OMAHA, Neb. — Who says you can’t be smart and pretty? Vanderbilt is sitting real pretty in its second-ever trip to the College World Series.
The first team to 2-0 in Omaha after Monday’s 6-4 win against UC Irvine, the Commodores don’t play again until Friday (winners’ bracket), now waiting for the victor of Wednesday’s Texas-UC Irvine matchup (elimination bracket).
That winner will have to beat Vandy twice to keep the Commodores out of the championship series.
Vanderbilt is a win away from playing for a national championship. Chew on that for a second, the national championship.
Know how many national championships Vanderbilt (48-19) currently owns? One more than the number of athletic departments it has. The lone NCAA title in school history came in 2007 — courtesy of the school’s bowling team.
Vandy doesn’t even have an athletic department, for the love of country music.
Promising prospect — and fast worker — Walker Buehler kept the light on those hopes bright against the Anteaters. After another lackluster performance from starting ace Tyler Beede, the sophomore didn’t have time to scratch and sniff on the hill. He just got outs.
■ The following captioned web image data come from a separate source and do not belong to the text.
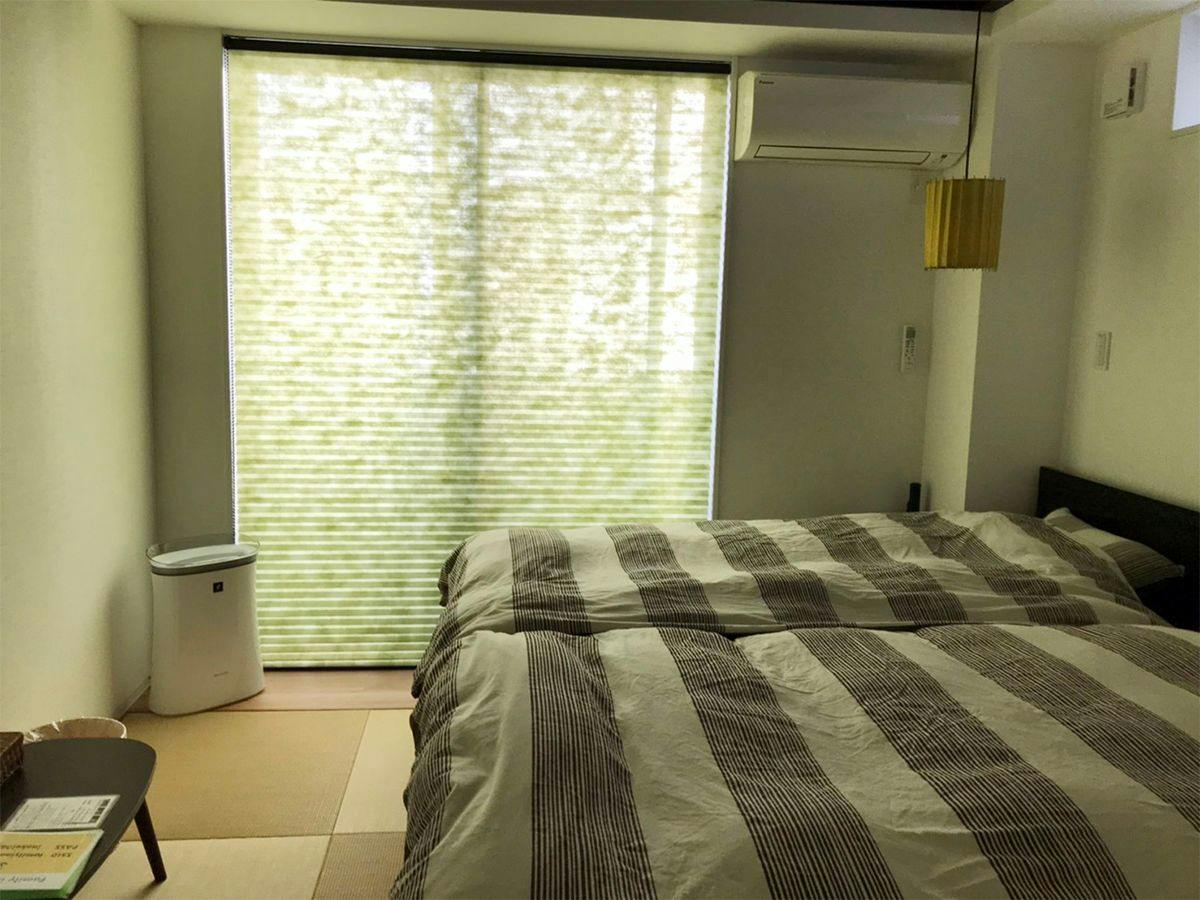 Family Inn Kei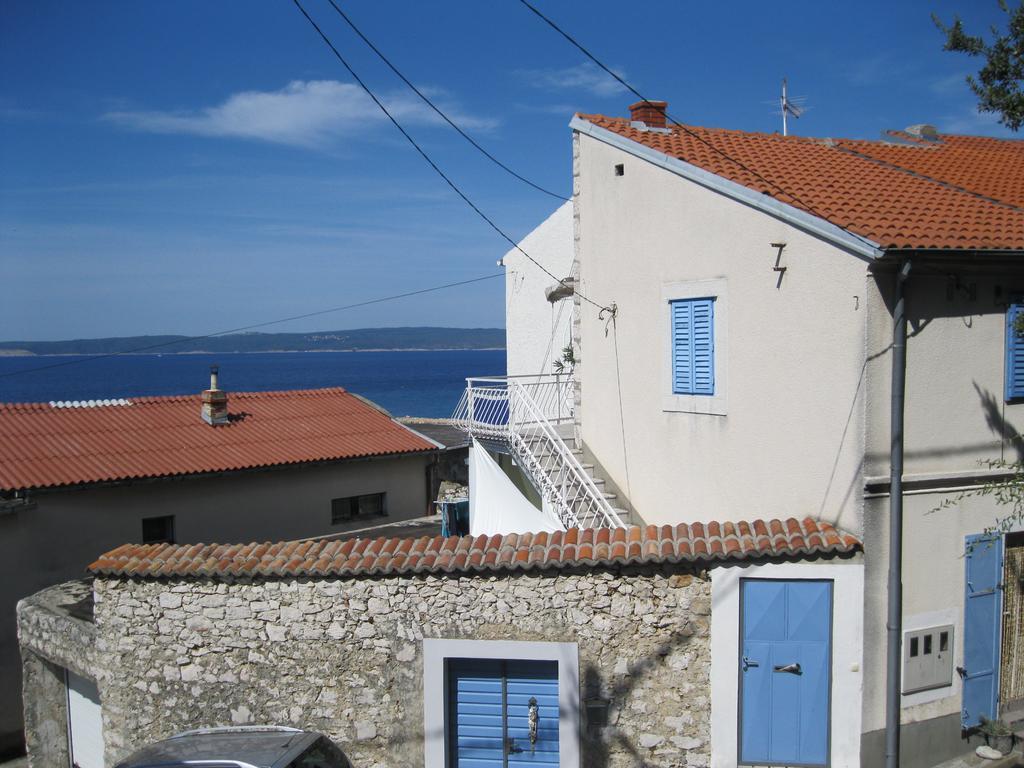 Studio Apartments Holy Trinity Novi Vinodolski Exterior foto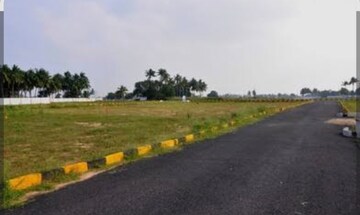 Plot Area in  Plot at Best City Layout, Rajanukunte – for Sale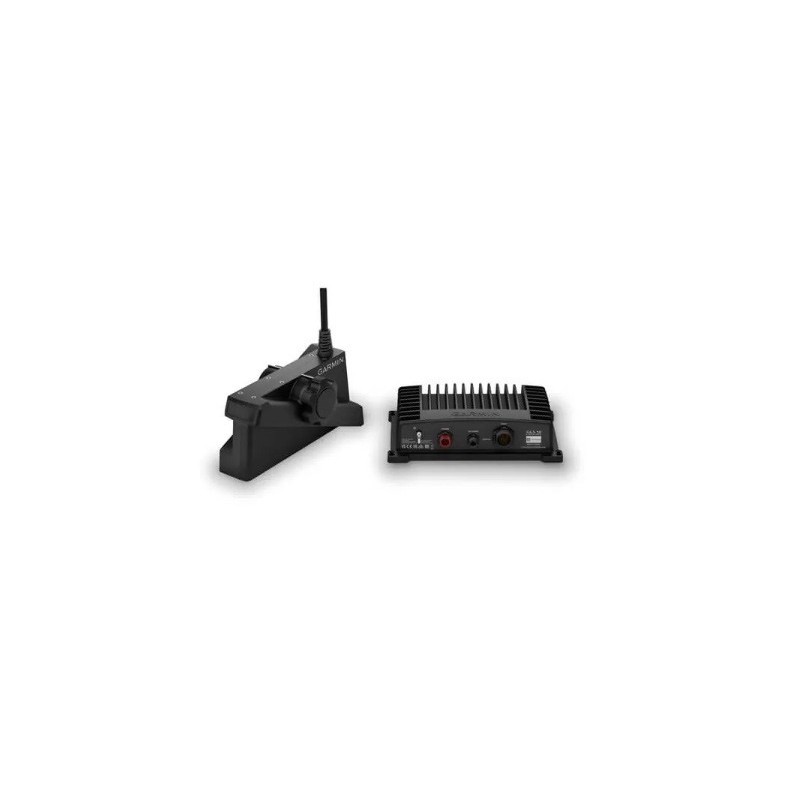 LiveScope™ XR System Avec sonde GLS 10™ et LVS 62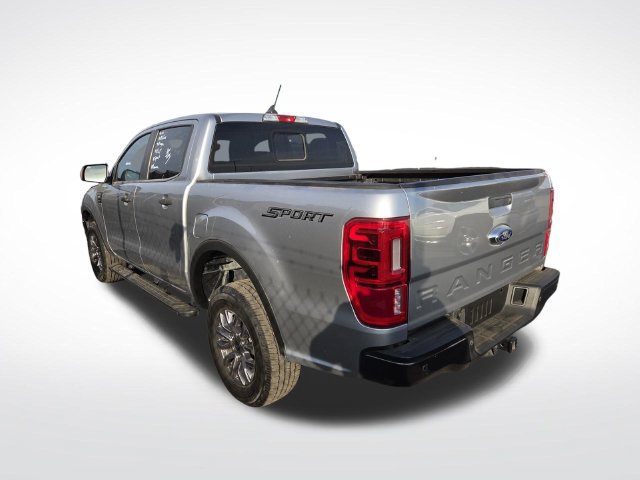 Certified 2021 Ford Ranger XLT w/ Equipment Group 302A High RWD image 5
Buehler’s final line: 5 1/3 innings, no hits, two walks and seven strikeouts to improve to 12-2.
"He pitched like a first-rounder waiting to happen," UC Irvine coach Mike Gillespie said. "I’m going to be Buehler’s agent."
Buehler got the victory behind the offensive help of center fielder John Norwood, who tallied the go-ahead sacrifice fly (with Vandy trailing 4-2 at the time) and then an insuring RBI single.
But Beede has to be better. He was the 14th pick in the recent Major League Baseball Draft, a good number that will produce a big-dollar figure. His numbers in the last three outings: Digits that would make the Giants holler for giving him that many dollars.
Beede nearly got beaten by the Anteaters Monday night at TD Ameritrade Park, a third straight bad outing in a really big game with really bad command.
Spotted a 2-0 lead, he was all over the place and out of the game before the fourth inning ended. He pitched 3 2/3 innings and allowed three hits and four earned runs. He struck out four, but walked three and hit three batters.
Of Beede’s 71 pitches … 35 were balls.
In the Nashville Super Regional against Stanford, the junior had been roughed up, as well. After three scoreless innings against the Cardinal, he gave up two runs in the fourth inning and four in the fifth — all earned. He hit three batters, threw a wild pitch and walked four.
Things went sour in an SEC Tournament loss to Ole Miss, with Beede allowing three earned runs on three hits. Of equal relevance, he walked five and hit two batters in a 7-2 defeat.
After breezing through the first inning on Monday, it happened again to Beede.
"I think it’s a situation where you end up like that and you start steering the ball a little bit and the ball gets away from you and you try a little bit harder," Vanderbilt coach Tim Corbin said. "I think all pitchers have been there. It’s not an easy thing."
Beede can be really good. In the regional opener against Xavier, he struck out 14 and gave up four hits over eight innings. But it’s been more bad than good of late.
It’s not the 3.80 ERA and 8-7 record scouts salivate over, it’s his stealth fastball and commanding changeup. Lately though, he’s been commanded.
Beede bit his glove Monday before walking off the mound. The MLB’s Giants were surely biting their fingernails.
You have to assume he is going to have one of those Xavier games and blow the doors off of somebody. That performance is just brooding in the pot, a recipe for a remarkable run.
"I always think that when Tyler pitches," Corbin said.
Dansby Swanson had been called "Darby" by the press conference moderator after Saturday’s CWS win against Louisville.
But at this rate, he’ll be called, College World Series MVP.
Swanson went 2 for 5 with a pair of RBIs Saturday. On Monday, the Commodores second baseman raised the bar, going 3 for 5 with a pair of doubles, two runs and a stolen base. His first-inning walk produced the game’s first run and after Beede imploded, he led off a three-run 5th with his 26th double of the season.
An inning later, Swanson’s doubled tied the school record.
Swanson is 5 for 10 in Vanderbilt’s two wins. Against UC Irvine, he barely missed the first home run of the CWS — a rocket shot just under the yellow stripe in the 335-foot left-field corner. At Vandy’s stadium (310 feet at that spot), it would have been Swanson’s fourth home run of the season.
"I knew I hit it well," Swanson said. "I knew I should have done those push-ups last night."
That 10 was a bases-loaded rocket right at third baseman Taylor Sparks that nearly drove in a couple.
Brooding in the pot is a very special few days if Vandy — young Vandy — keeps its anchor down.